Todavia, esse pensamento não perdurou por muito tempo. Nasceu a Sociologia Criminal, iniciada por Ferri, período que compreende todas as doutrinas que se levantaram para combater a teoria lombrosiana. Considerando os fatores exógenos como os mais importantes ocasionadores do delito, rechaçando assim, a idéia de que os valores endógenos eram causadores de criminalidade. O objeto de estudo é a delinqüência como fenômeno social ou de massa. Augusto Comte e Adolphe Quetelet também desenvolveram teorias importantes nessa escola6.
Ainda na seara da sociologia criminal, destacamos também as teorias oriundas da Criminologia americana. Com início, nas décadas de 20 e 30, à sombra da Universidade de Chicago, Park e Burguess com a teoria ecológica encaram o crime como sendo um fenômeno ligado a uma área natural, afrontando-se com problemas como o “ghetto”. Outras teorias que marcaram a evolução histórica do pensamento criminológico que se encontram inseridas na criminologia americana foram à teoria da delinqüência juvenil de Cohen, a teoria da anomia de Merten e a teoria da associação diferenciada de Sutherland7.
Resumindo, a Sociologia Criminal concentra-se suas idéias nos fatores sociais da delinqüência (morais, econômicos, políticos, raciais, climáticos, educacionais etc.), ou seja, ela trata o crime como fato social.
No inicio dos anos 60, surgiu a Criminologia Crítica causando uma verdadeira revolução no pensamento criminológico. Antes, o cerne do pensamento era a figura do “delinqüente” ou mesmo o “crime”; agora, passou a ser, sobretudo, o próprio sistema de controle. Ao invés de questionar por que é que o criminoso comete crimes, passou a indagar-se porque é que determinadas pessoas são tratadas como criminosos e quais as conseqüências desse tratamento e qual a fonte da sua legitimidade. Os mecanismos de seleção das instâncias de controle constituem o campo natural desta nova criminologia8.
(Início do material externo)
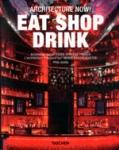 (P/B) EAT, SHOP, DRINK - ARCHITECTURE NOW!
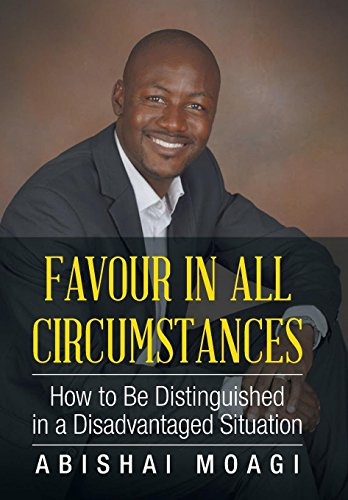 9781504997423: Favour in All Circumstances: How to Be Distinguished in a Disadvantaged Situation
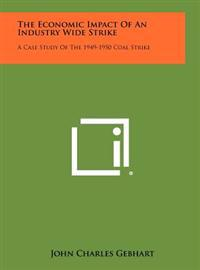 The Economic Impact of an Industry Wide Strike: A Case Study of the 1949-1950 Coal Strike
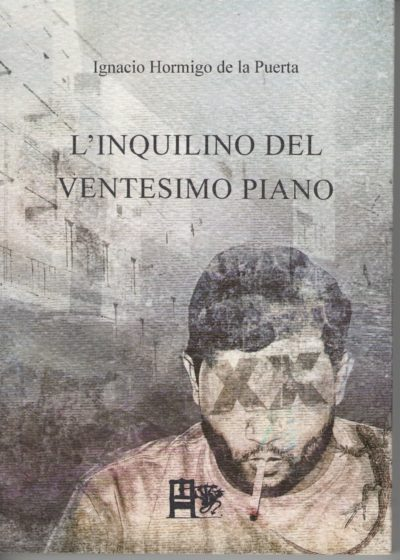 L'INQUILINO DEL VENTESIMO PIANO - Ignacio Hormigo de la Puerta - EDIZIONI DEL FOGLIO CLANDESTINO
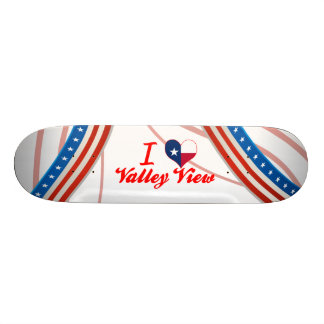 I Love Valley View, Texas Skate Deck
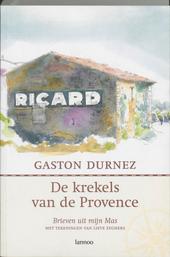 De krekels van de Provence : brieven uit mijn Mas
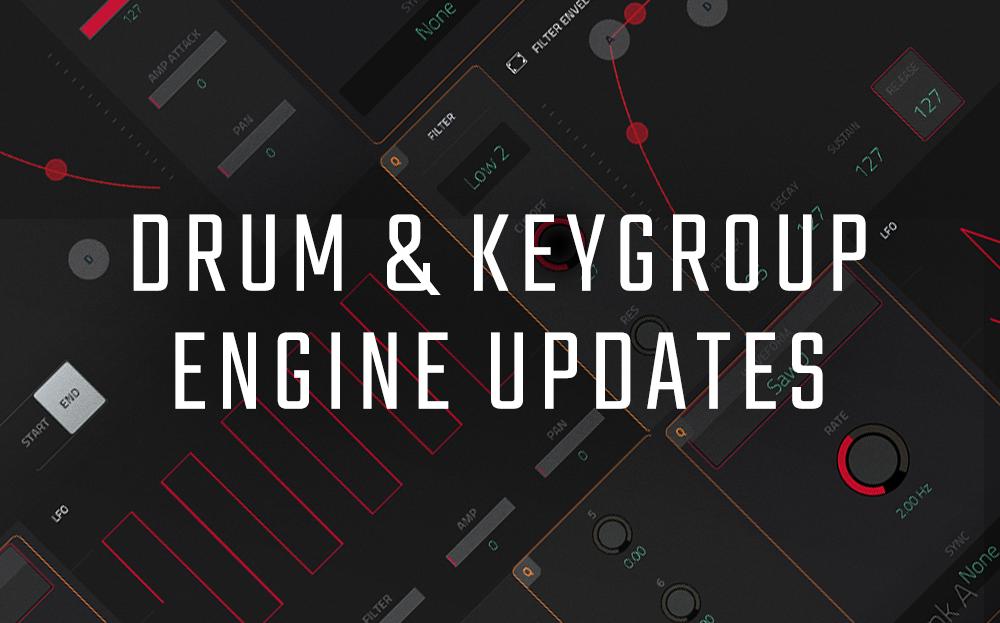 Drum / Keygroup Engine Updates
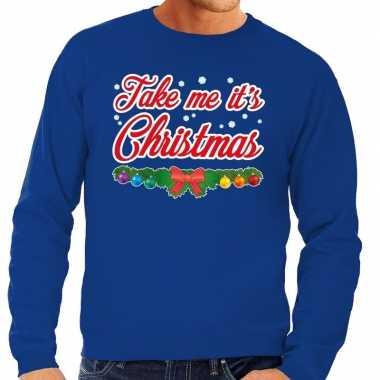 Foute kersttrui blauw take me its christmas heren shirt
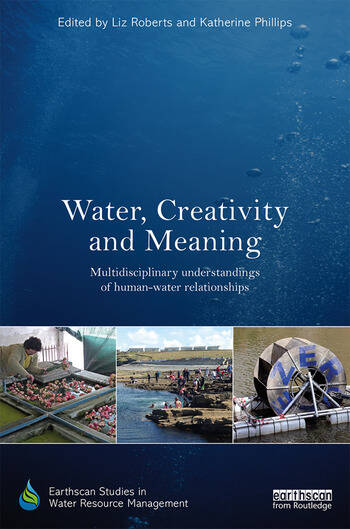 Water, Creativity and Meaning Multidisciplinary understandings of human-water relationships book cover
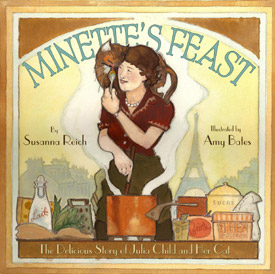 Minette's Feast: The Delicious Story of Julia Child and Her Cat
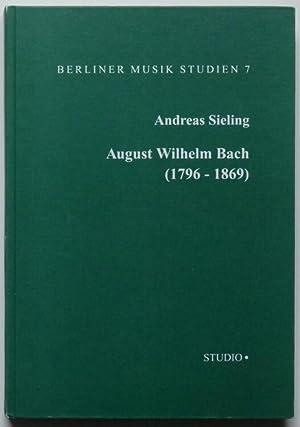 August Wilhelm Bach (1796-1869). Kirchenmusik und Seminarmusiklehrer-Ausbildung in Preußen im...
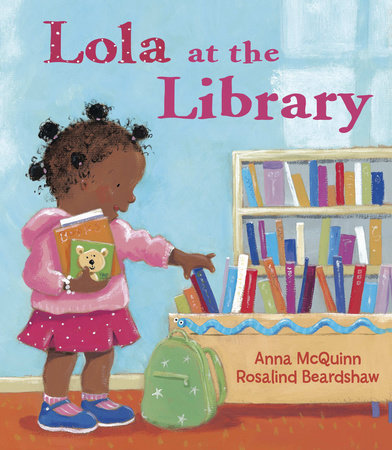 Lola at the library by anna mcquinn penguinrandomhouse lola at the library by anna mcquinn fandeluxe Gallery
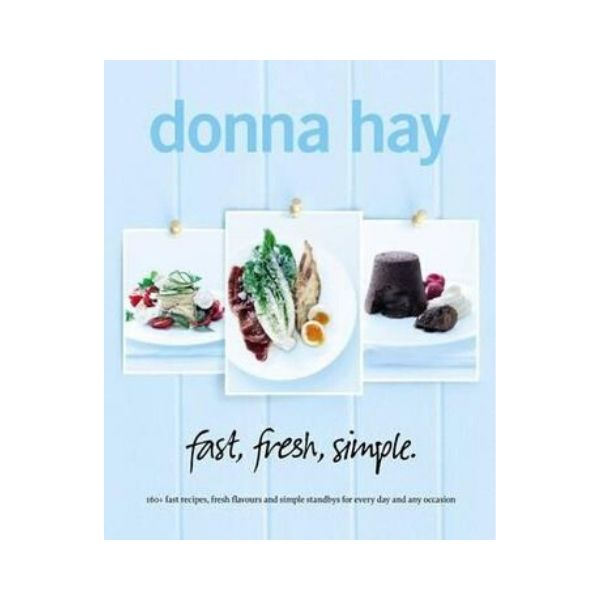 Fast, Fresh, Simple - Donna Hay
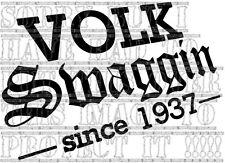 Volk SWAGGIN desde 1937 VW mk1 Golf GTI Splitty T4 T5 T25 T2 Vinyl Decal Sticker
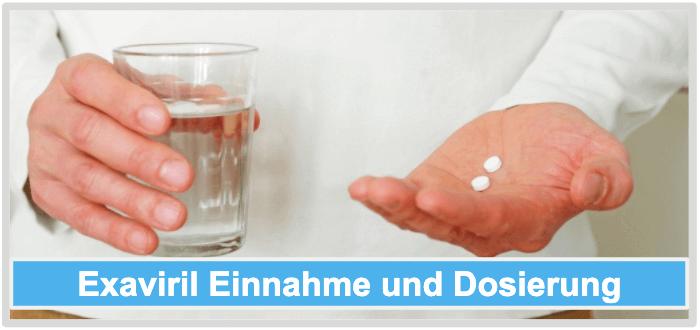 Exaviril Einnahme Dosierung Anwendung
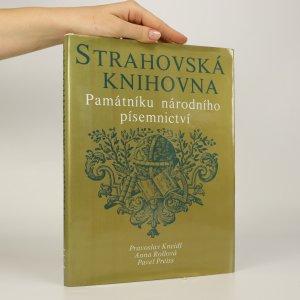 náhled knihy - Strahovská knihovna Památníku národního písemnictví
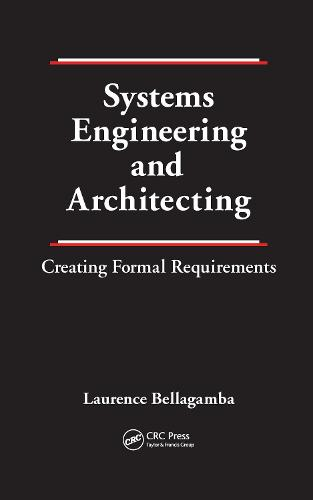 Systems Engineering and Architecting: Creating Formal Requirements (Hardback)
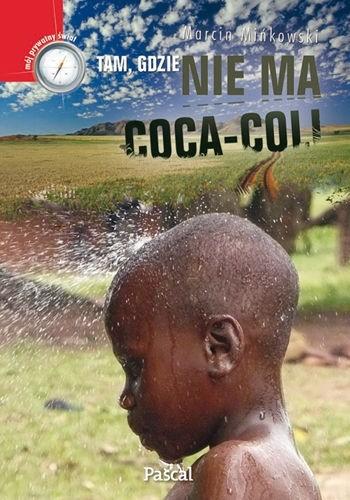 Okładka książki Tam, gdzie nie ma coca-coli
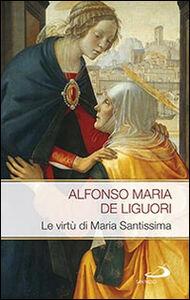 Libro Le virtù di Maria Santissima Alfonso Maria de' Liguori (sant')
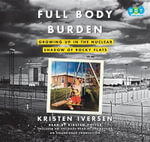 Full Body Burden : Growing Up in the Nuclear Shadow of Rocky Flats - Kristen Iversen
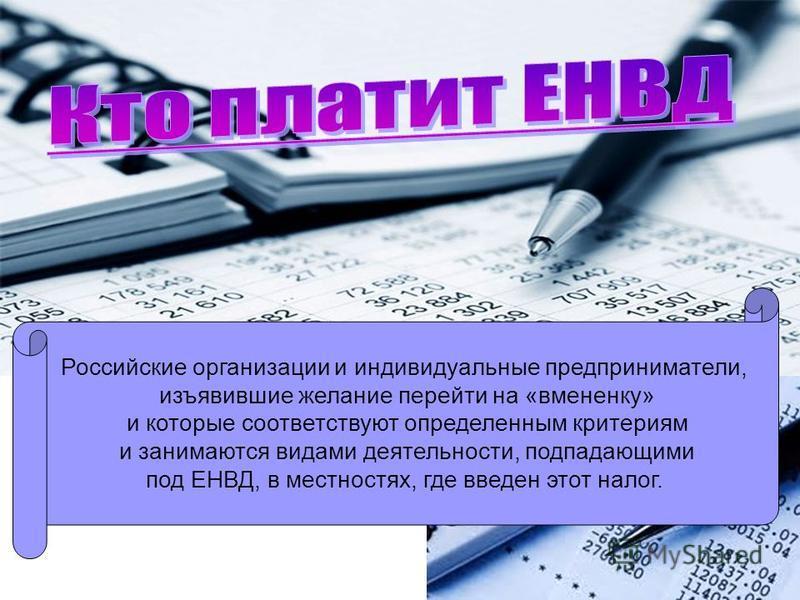 Российские организации и индивидуальные предприниматели, изъявившие желание перейти на «вмененку» и которые соответствуют определенным критериям и занимаются видами деятельности, подпадающими под ЕНВД, в местностях, где введен этот налог.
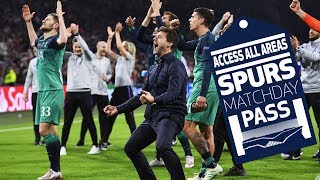 SPURS MATCHDAY PASS | BEHIND THE SCENES | SPURS BEAT AJAX TO REACH THE CHAMPIONS LEAGUE FINAL!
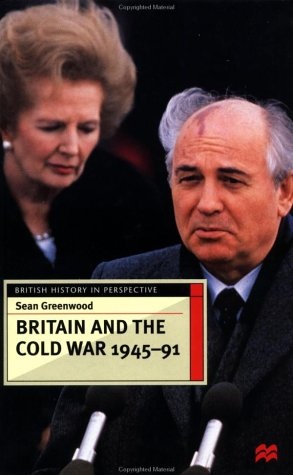 9780312228583: Britain and the Cold War, 1945-91 (British History in Perspective)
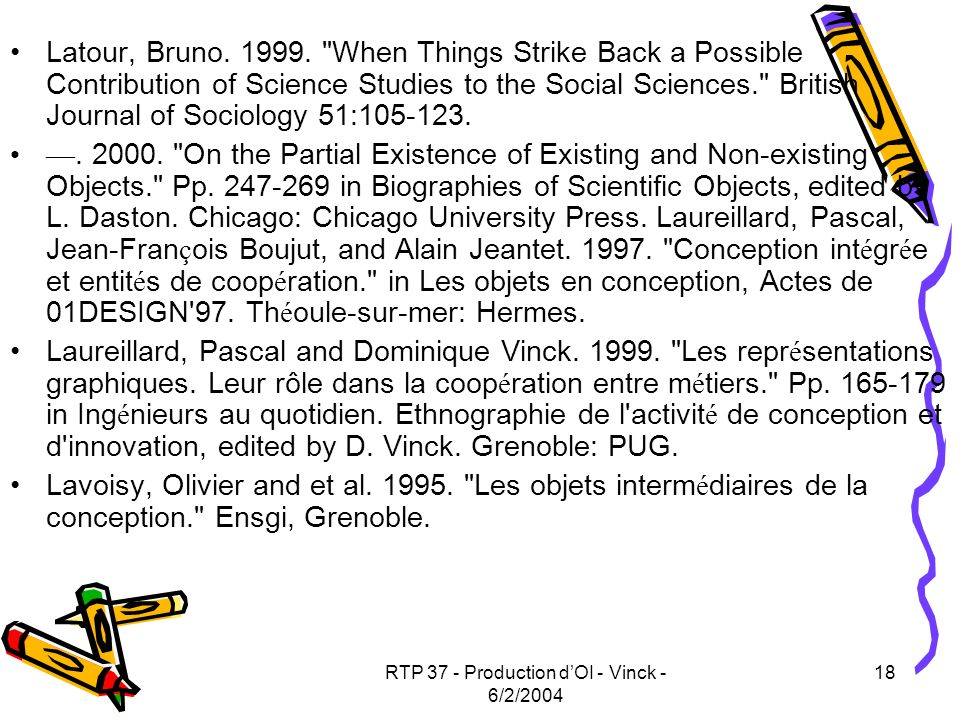 RTP 37 - Production dOI - Vinck - 6/2/2004 18 Latour, Bruno. 1999.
Do mesmo modo, houve uma expressiva ruptura metodológica e epistemológica com a criminologia tradicional. Observou-se o abandono do paradigma etiológico-determinista (sobretudo no plano individual), bem como a substituição de um modelo estático e descontínuo de abordagem do comportamento desviante por um modelo dinâmico e contínuo. Podemos destacar as três teorias mais relevantes desta perspectiva que comprovam a mudança de paradigma: o labeling approauch, a etnometodologia e a criminologia radical ou marxista9.
Portanto, percebemos que Criminologia nesta fase não estava preocupada em estudar as características de quem a desviou, mas tão somente, os verdadeiros motivos que levavam os criminosos a prática do crime. Autores como Becker, Lemert, Garfinkel, Shutz, Platt e Baratta contribuíram para o desenvolvimento da Criminologia Crítica.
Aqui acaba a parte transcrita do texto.